ISLAMABAD (Reuters) - Thousands of Pakistanis converged on the capital Islamabad on Monday to back a Sufi cleric’s call for an indefinite delay to elections and a crackdown on government corruption.
The cleric, Muhammad Tahirul Qadri, has shot to fame since he returned home from Canada weeks ago and demanded an interim government to root out corrupt and incompetent officials blamed for chronic energy shortages, stunted economic growth, flourishing crime and a failing campaign against the Taliban.
Many of the protesters were from a middle class that is being squeezed by soaring prices. They included police officers, teachers, civil servants, domestic workers and students.
The complaints were numerous and familiar: not enough jobs, poor schools and understaffed hospitals, no security and rampant corruption.
“It’s a shame for us,” said civil servant Huma Cheema, an earnest 30-year-old who wore glasses, a grey headscarf and a badge with Qadri’s portrait. “When I came to this job, people were so surprised they could do something without paying me.”

### To do
A: Answer these questions from the Islamabad protest report, each on its own line:
(i) From which country had Muhammad Tahirul Qadri returned home?
(ii) Whose portrait was on the badge Huma Cheema wore?
(iii) On what day of the week did the protesters converge on Islamabad?
B: Extend the Islamabad protest report, picking up right after its final sentence.
The rows that follow have no connection to the Islamabad protest report.

### Extracted records

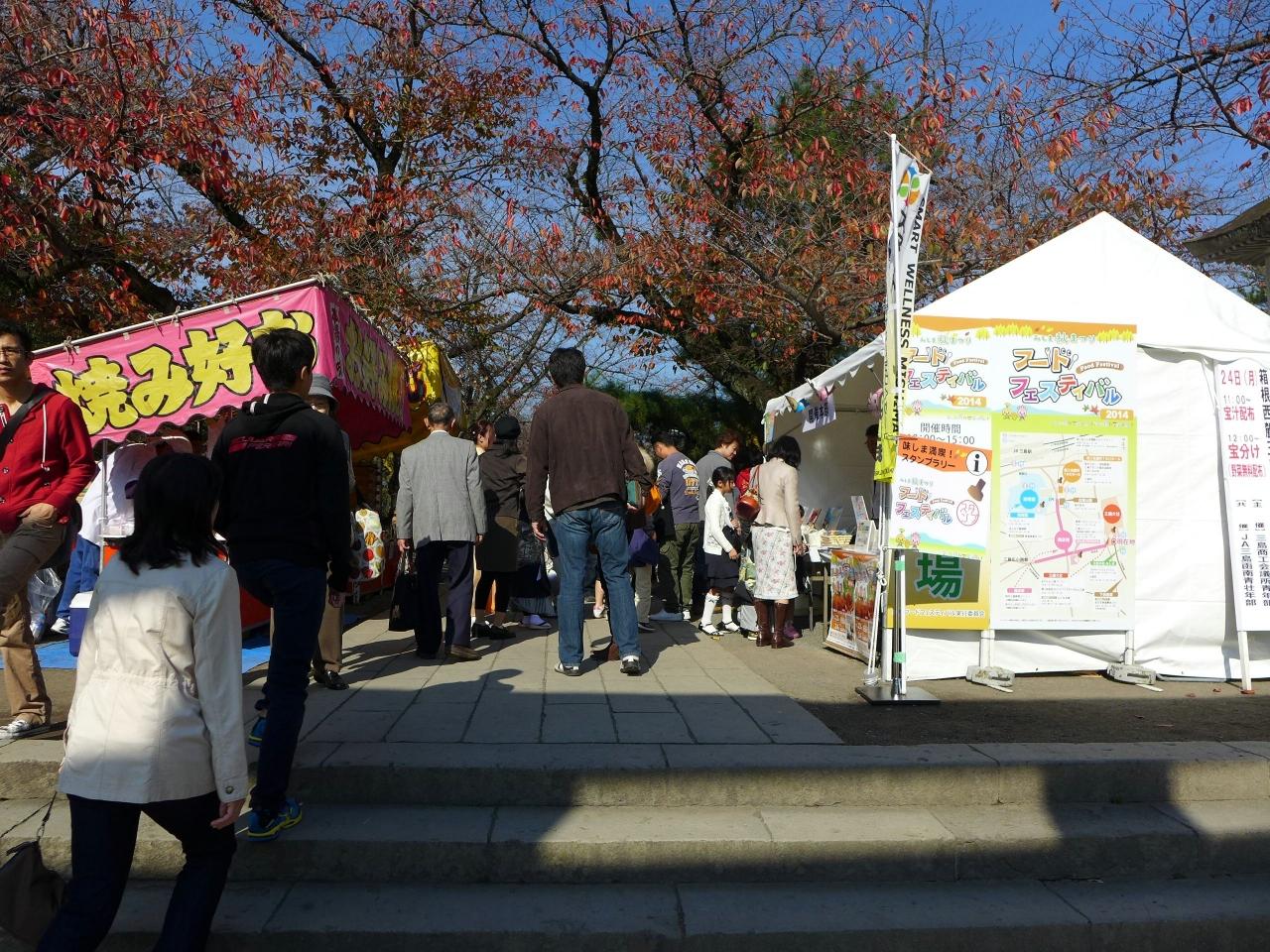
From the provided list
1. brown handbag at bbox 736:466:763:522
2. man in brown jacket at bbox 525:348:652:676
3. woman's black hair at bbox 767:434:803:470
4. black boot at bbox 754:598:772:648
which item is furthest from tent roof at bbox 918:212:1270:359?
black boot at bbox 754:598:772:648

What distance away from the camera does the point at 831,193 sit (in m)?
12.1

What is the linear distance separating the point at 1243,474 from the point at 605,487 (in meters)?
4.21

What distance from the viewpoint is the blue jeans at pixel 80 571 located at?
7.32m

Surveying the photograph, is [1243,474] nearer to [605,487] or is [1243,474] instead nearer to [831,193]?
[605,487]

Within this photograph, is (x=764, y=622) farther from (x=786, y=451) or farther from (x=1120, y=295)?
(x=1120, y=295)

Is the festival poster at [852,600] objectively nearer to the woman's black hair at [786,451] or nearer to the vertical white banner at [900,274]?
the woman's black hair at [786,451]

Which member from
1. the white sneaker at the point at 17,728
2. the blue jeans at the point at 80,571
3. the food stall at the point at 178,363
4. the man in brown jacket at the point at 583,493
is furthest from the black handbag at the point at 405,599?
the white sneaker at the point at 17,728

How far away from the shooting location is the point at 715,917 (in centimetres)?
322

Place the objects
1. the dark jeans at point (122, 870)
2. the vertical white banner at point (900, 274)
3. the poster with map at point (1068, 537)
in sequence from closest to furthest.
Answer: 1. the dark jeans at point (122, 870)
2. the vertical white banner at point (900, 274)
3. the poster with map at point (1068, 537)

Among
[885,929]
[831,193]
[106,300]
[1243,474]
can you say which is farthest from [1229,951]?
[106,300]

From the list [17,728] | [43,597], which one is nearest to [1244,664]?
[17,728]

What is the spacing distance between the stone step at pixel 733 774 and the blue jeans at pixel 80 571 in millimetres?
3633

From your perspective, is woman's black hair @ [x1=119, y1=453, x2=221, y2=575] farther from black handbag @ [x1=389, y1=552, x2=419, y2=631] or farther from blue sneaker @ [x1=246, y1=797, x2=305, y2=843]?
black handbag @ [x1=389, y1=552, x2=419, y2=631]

### Answers per task
A:
(i) Canada
(ii) Qadri's
(iii) Monday

B:
Cheema said people in her department demanded a kick-back for every file they handled.
A policeman said his colleagues took money to let criminals go and more if an innocent person wanted to file a case.
Qadri says he wants the judiciary to bar corrupt politicians from running for office and that the army could play a role in the formation of a caretaker government to manage the run-up to elections this spring.
Qadri’s call has divided Pakistanis. Some see him as a champion of reform, like 25-year-old Gulshan Irshad, a state school teacher in the central Punjabi town of Gujranwala who said she had not been paid in two years.
“Officials want a bribe for releasing my salary but I won’t give in to corruption,” she said. “He (Qadri) is the first person who wants to change the whole corrupt system.”
Others see Qadri as a possible stooge of the military, which has a history of coups and interfering in elections. They say his demands are unconstitutional and that replacing an elected government with an unelected one will not help accountability.
Leading television anchors have questioned the source of his funds for a lavish media campaign and fleets of buses to transport supporters. Qadri said most of the money was donated by people fed up with the current administration.
He had promised to bring a million people on to the streets to protest, but only a fraction of that number had joined the march in Islamabad by 1500 GMT.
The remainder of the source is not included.